____ Texto
Mientras que la primera acepción de «interdependencia» sigue estando hoy más cerca de la realidad, la segunda podría acercarnos a las soluciones.

Está claro que no estamos todos en el mismo barco, pero sí en la misma tormenta, ciertamente para todos los problemas relacionados con el cambio climático. En cuanto al comercio, todavía hay algo de verdad en el «doux commerce» de Montesquieu: si todos dependiéramos realmente los unos de los otros, sin deseos hegemónicos y sin monopolios, seguramente tendríamos más posibilidades de promover la paz y evitar los conflictos.

En general, no hay que tener miedo a la «dependencia», ya que ningún país tiene todos los recursos que necesita para su desarrollo y para el bienestar de su población. Todos dependemos de los demás, la cuestión es organizarlo de manera que nadie pueda abusar de una posición dominante.

Comunes globales

Una posible forma de promover esta idea es desarrollar nuestro pensamiento sobre los «comunes globales». La mayoría de los conflictos implican una lucha por los recursos, como la guerra más reciente en Ucrania es por el petróleo y el gas, pero también por los cereales.

¿Es aceptable, en tiempos de globalización, seguir considerando a los Estados como únicos propietarios de los recursos que se esconden en sus suelos? ¿No podemos reflexionar más sobre el concepto de bienes públicos globales, o de comunes globales? ¿Acaso los recursos naturales no pertenecen a todos los habitantes de la Tierra?
________
____ Material extraído
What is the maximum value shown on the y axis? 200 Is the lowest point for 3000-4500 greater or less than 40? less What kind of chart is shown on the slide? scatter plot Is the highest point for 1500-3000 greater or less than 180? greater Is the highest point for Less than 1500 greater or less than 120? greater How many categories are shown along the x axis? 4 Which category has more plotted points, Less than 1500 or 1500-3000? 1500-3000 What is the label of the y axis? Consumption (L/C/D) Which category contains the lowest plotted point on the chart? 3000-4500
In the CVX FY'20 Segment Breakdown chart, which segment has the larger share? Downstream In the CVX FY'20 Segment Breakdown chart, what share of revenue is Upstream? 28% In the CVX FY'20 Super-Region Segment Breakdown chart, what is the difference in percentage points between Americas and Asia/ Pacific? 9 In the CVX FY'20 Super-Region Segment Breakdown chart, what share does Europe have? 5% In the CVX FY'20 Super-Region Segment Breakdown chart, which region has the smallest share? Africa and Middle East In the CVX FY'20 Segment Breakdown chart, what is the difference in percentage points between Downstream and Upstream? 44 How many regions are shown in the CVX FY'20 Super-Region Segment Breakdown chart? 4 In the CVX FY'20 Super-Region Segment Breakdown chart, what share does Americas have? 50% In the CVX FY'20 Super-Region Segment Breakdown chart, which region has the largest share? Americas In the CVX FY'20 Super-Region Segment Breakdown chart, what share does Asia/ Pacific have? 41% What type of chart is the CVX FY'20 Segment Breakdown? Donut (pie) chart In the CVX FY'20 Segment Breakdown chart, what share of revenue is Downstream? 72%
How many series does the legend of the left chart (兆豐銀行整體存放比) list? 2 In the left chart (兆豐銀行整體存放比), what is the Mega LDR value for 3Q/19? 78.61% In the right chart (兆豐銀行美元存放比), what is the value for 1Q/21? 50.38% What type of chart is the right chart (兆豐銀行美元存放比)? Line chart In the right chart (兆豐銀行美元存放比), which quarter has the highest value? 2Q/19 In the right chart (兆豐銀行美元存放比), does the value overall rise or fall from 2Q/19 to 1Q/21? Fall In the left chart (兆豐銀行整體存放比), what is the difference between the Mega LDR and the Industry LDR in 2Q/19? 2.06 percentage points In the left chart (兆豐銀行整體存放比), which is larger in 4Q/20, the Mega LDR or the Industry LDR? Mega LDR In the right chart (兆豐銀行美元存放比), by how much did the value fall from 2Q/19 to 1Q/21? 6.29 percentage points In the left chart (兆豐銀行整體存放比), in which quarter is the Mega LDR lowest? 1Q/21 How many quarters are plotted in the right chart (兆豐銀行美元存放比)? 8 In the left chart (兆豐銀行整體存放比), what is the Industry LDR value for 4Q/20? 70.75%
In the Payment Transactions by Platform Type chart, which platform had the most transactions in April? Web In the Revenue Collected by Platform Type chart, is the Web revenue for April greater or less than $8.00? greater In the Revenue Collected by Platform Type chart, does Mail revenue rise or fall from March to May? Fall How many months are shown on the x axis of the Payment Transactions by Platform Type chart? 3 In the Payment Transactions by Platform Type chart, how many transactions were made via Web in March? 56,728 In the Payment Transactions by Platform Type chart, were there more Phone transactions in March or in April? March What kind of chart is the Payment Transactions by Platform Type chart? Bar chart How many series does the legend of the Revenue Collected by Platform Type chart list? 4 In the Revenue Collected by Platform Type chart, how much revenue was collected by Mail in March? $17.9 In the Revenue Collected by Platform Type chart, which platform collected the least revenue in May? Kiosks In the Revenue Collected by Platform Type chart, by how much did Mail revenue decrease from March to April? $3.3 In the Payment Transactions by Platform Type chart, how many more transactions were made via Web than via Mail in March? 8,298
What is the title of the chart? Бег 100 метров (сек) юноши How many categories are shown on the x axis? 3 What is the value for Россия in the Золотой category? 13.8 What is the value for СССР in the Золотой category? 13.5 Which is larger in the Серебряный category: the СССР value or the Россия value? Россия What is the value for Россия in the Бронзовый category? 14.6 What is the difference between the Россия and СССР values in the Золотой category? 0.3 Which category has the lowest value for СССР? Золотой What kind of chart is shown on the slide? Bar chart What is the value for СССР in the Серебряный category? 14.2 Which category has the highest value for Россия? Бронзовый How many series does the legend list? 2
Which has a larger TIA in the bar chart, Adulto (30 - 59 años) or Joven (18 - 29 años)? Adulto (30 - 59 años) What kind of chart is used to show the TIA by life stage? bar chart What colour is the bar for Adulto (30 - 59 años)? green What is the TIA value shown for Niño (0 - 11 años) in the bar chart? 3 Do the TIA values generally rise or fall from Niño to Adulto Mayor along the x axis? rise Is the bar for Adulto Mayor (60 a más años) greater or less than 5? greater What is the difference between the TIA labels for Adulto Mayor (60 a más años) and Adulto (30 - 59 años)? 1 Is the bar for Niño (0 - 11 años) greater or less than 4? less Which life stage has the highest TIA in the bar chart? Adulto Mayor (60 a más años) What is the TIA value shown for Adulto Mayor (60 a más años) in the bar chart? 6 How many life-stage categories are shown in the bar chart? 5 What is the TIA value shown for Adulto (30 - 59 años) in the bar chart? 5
________
**Acciones requeridas**
1: En el texto sobre la interdependencia y los comunes globales, ¿por qué no hay que tener miedo a la «dependencia»?
2: Continúa el texto sobre la interdependencia y los comunes globales a partir de su última frase.

**Respuestas**
1: Porque ningún país tiene todos los recursos que necesita para su desarrollo y para el bienestar de su población.

2:
No son preguntas fáciles, pero lo que debemos tener en cuenta es que las normas que rigen nuestro mundo son de nuestra propia cosecha. Los bienes no son privados o públicos por naturaleza, sino por diseño, como resultado de decisiones políticas deliberadas.

La guerra de Ucrania no tiene que ver con los «valores occidentales» de la civilización, sino que en su núcleo encontramos viejas cuestiones como el nacionalismo, la soberanía y el delicado tema de la «autodeterminación de los pueblos», aparte de las materias primas, obviamente. La cuestión es si estos «valores» siguen ofreciendo suficientes garantías de paz en una época de globalización y de necesidad urgente de materias primas para hacer frente al cambio climático. ¿No tenemos que desarrollar una nueva reflexión sobre el papel de los Estados y sobre un nuevo internacionalismo?

El plurinacionalismo, el omnilateralismo, el federalismo mundial, podrían ser buenos ejemplos de conceptos a desarrollar y acoplarlos a una «gestión» de lo que realmente tenemos en común: un planeta frágil con recursos naturales muy necesarios para todos: desde aire limpio y agua potable, hasta litio y tierras raras.

No sabemos cómo terminará la guerra en Ucrania, si las negociaciones pueden ponerle fin, si se convierte en una tercera guerra mundial o en una guerra contra China. Lo que sí sabemos es que toda la energía y el intelecto deben ponerse ahora en una investigación seria para evitar los conflictos, para preservar la Tierra y todos sus seres vivos. Después de la Segunda Guerra Mundial se hizo un gran trabajo. Ahora tenemos que dar más pasos hacia un futuro sostenible. Ello implicará necesariamente una mayor cooperación y un mayor reparto.

La tarea actual es reconstruir nuestro mundo común, remodelando la «cooperación internacional» con la consciencia de que, en cualquier caso, somos interdependientes. La mejor solución entonces es demostrar los aspectos positivos de la misma, la perfecta compatibilidad del universalismo y la diversidad. En definitiva, intentar realizar una verdadera globalización.